Hoe heet de energie die opgeslagen zit in vrijwel alle chemische stoffen?
A
Reactie energie
B
Onzichtbare energie
C
Nucleaire energie
D
Chemische energie

Slide 7 - Quiz

Effectieve botsing
Voor een reactie is een effectieve botsing nodig. Als moleculen van de beginstoffen met voldoende snelheid en op de juiste plek tegen elkaar botsen vindt er een chemische reactie plaats. 

Slide 8 - Slide

Aantekening
Hoe meer effectieve botsingen er per seconde plaatsvinden, hoe meer moleculen van de beginstoffen er per seconde worden omgezet, waardoor de reactiesnelheid toeneemt.
-----------------------------------------------------------------------
Als moleculen niet effectief botsen (verkeerde plek raken of te weinig snelheid), dan vindt geen chemische reactie plaats.

Slide 9 - Slide

Snelheid verhogen
Snelheid van een reactie verhogen:
  • Temperatuur verhogen
  • Concentratie vergroten
  • Verdelingsgraad verhogen
  • Katalysator toevoegen

Slide 10 - Slide

Temperatuur verhogen
Temperatuur verhogen > deeltjes bewegen sneller > deeltjes botsen vaker tegen elkaar aan.

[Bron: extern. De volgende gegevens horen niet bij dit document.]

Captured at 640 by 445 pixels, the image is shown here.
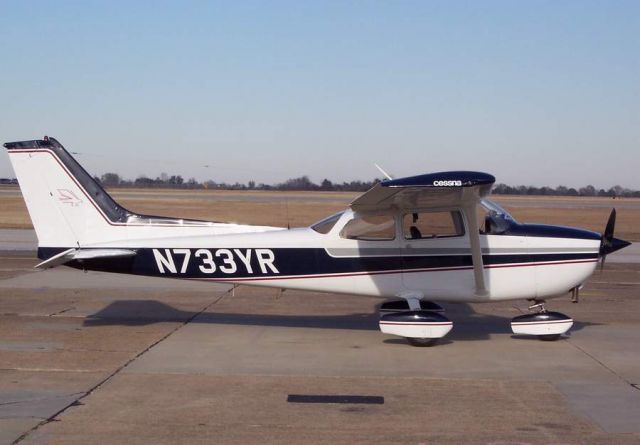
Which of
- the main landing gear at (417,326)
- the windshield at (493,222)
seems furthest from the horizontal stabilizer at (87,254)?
the windshield at (493,222)

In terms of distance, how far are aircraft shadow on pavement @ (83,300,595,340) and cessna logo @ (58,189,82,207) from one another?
1.77m

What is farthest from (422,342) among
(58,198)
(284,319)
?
(58,198)

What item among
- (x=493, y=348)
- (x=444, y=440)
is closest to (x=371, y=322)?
(x=493, y=348)

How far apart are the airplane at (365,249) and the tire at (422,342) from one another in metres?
0.02

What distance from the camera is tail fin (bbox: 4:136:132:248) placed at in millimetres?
10305

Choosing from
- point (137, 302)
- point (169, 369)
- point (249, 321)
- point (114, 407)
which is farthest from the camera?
point (137, 302)

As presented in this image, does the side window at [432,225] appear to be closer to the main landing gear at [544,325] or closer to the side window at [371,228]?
the side window at [371,228]

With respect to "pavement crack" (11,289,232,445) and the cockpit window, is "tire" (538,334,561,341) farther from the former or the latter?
"pavement crack" (11,289,232,445)

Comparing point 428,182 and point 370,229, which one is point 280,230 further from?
point 428,182

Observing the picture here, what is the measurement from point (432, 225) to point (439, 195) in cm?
82

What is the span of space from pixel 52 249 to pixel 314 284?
3635mm

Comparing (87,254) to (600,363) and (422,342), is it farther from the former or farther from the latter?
(600,363)

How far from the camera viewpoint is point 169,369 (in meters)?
8.18

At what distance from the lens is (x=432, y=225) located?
32.8ft
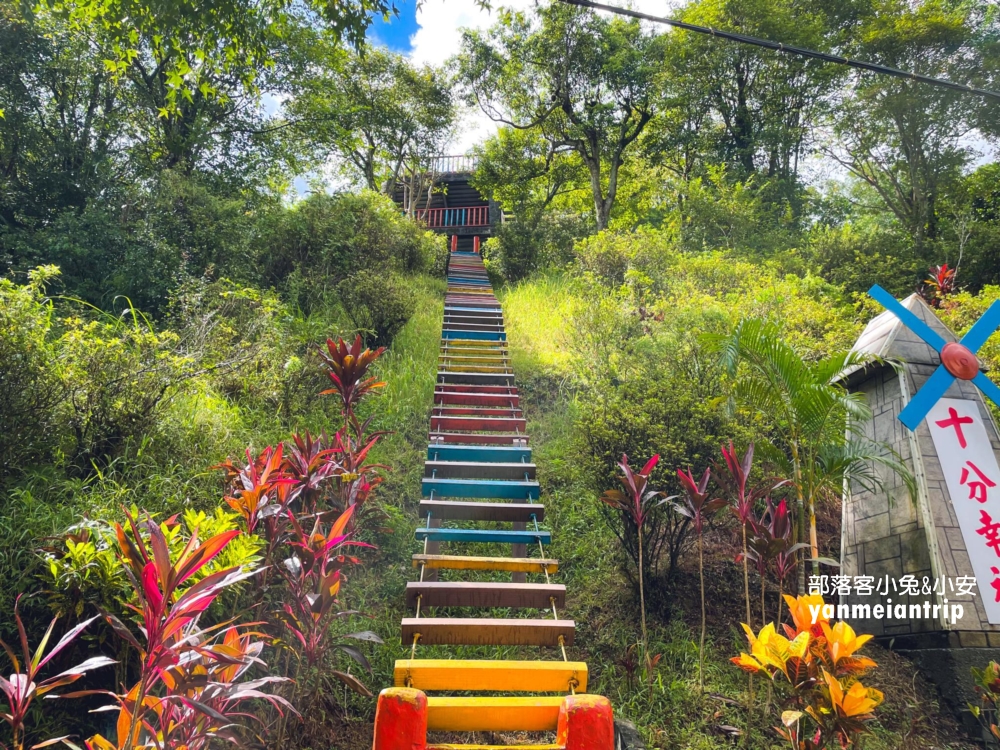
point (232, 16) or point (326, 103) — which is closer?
point (232, 16)

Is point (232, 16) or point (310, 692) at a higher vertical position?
point (232, 16)

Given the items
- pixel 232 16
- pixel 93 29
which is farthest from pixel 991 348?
pixel 93 29

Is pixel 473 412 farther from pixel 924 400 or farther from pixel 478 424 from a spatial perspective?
pixel 924 400

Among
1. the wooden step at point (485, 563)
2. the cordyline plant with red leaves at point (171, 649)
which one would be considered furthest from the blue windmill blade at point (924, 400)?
the cordyline plant with red leaves at point (171, 649)

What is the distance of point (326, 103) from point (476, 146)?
6424 mm

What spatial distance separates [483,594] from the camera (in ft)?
11.8

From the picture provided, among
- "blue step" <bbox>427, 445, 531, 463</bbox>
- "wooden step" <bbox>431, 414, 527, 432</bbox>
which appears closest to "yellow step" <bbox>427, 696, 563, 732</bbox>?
"blue step" <bbox>427, 445, 531, 463</bbox>

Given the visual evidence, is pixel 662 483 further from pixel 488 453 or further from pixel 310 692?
pixel 310 692

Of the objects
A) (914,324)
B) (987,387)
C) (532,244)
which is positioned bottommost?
(987,387)

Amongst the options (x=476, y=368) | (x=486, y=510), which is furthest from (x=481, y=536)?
(x=476, y=368)

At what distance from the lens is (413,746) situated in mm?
2217

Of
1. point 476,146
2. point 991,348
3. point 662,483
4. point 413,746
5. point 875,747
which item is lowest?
point 875,747

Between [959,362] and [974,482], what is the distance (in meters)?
0.88
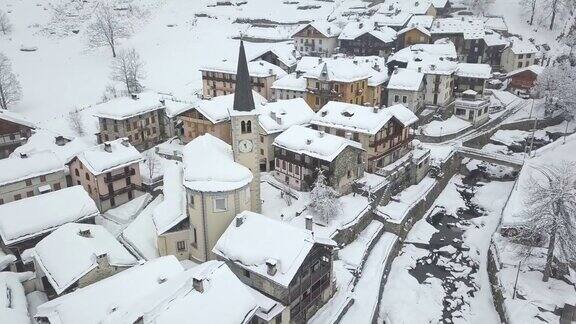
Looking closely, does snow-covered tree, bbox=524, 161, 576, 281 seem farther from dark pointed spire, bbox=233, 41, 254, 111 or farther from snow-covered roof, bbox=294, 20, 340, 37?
snow-covered roof, bbox=294, 20, 340, 37

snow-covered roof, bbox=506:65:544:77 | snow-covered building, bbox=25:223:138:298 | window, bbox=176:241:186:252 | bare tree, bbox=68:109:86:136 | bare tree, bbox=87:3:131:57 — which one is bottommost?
window, bbox=176:241:186:252

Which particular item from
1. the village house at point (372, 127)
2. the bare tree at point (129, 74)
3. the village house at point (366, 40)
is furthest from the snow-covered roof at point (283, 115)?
the village house at point (366, 40)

Fietsers: stel ze fietsen samen op het plein. Als ze harder fietsen, grotere kans tegen elkaar aan te botsen. 

Slide 11 - Slide

Concentratie vergroten
Meer deeltjes in hetzelfde volume > grotere kans dat deeltjes tegen elkaar aan botsen.

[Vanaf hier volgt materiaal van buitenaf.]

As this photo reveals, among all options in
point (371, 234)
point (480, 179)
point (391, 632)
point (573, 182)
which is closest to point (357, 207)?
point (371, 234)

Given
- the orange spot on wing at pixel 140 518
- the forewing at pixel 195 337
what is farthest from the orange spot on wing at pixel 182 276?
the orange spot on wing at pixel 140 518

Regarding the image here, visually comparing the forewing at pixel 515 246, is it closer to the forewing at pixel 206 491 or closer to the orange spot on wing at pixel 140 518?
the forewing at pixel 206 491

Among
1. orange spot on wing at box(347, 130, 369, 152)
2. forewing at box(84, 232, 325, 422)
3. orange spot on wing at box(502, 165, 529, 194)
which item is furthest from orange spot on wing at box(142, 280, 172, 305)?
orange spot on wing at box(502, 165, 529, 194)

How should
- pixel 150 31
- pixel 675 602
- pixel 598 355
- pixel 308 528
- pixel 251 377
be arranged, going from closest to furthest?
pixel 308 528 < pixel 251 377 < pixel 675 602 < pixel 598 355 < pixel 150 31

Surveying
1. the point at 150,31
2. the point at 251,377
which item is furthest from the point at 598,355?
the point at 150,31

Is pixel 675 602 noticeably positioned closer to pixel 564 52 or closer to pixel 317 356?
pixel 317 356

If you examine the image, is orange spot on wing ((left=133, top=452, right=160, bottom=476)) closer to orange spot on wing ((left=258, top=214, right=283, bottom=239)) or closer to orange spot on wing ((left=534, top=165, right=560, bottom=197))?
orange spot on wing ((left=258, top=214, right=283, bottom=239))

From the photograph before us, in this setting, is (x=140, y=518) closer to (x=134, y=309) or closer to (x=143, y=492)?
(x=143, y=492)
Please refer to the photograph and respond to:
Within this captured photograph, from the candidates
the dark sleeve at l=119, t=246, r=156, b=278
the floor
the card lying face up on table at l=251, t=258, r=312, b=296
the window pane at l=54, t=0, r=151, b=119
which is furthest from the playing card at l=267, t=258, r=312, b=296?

Fietsers: zelfde schoolplein: meer fietsers op het plein > grotere kans op botsen. 

Slide 12 - Slide

Verdelingsgraad vergroten
Verdelingsgraad = hoe fijn is een stof verdeeld.

Fietsers: als alle fietsers
in het peloton fietsen, 
kunnen de middelste 
fietsers nooit botsen, 
alleen de buitenste. 

Slide 13 - Slide

Verdelingsgraad vergroten

Slide 14 - Slide

Katalysator
 Een katalysator is een hulpstof waardoor de reactie sneller kan verlopen.  Deze is specifiek voor een bepaalde reactie. 
Katalysator doet wel mee aan de reactie, maar raakt niet op. Het wordt wel gebruikt, maar niet verbruikt 
Kan niet worden verklaard met het botsende deeltjesmodel. 
Fietsers: alle fietsers worden vast opgesteld zodat ze kunnen botsen. 

Slide 15 - Slide

Wat is een effectieve botsing?
A
Een botsing van deeltjes waarbij geen reactie plaats vindt.
B
Elke botsing van deeltjes.
C
Een botsing van deeltjes die een reactie laat plaatsvinden.

Slide 16 - Quiz

Welk van de methoden om reactiesnelheid te beïnvloeden kan niet worden verklaard met het botsende deeltjes model?
A
Verdelingsgraad
B
Concentratie
C
Temperatuur
D
Katalysator

Slide 17 - Quiz

De reactiesnelheid is hoger bij
A
Hoge temperatuur
B
Lage temperatuur

Slide 18 - Quiz

Wat is de invloed van de concentratie azijnzuur op de hoeveelheid gasbelletjes?
A
een hogere concentratie azijnzuur --> minder belletjes
B
een hogere concentratie azijnzuur --> meer belletjes
C
concentraties azijnzuur -> geen invloed op de hoeveelheid belletjes

Slide 19 - Quiz

Wat is maar op een specifieke reactie van toepassing
A
een katalysator
B
de verdelingsgraad
C
de temperatuur
D
de concentratie

Slide 20 - Quiz

De reactiesnelheid is lager bij
A
Fijne verdelingsgraad
B
Minder fijne verdelingsgraad
C
Verdelingsgraad is niet van invloed

Slide 21 - Quiz

Aan de slag
  • Wat was het deeltjesmodel ook alweer?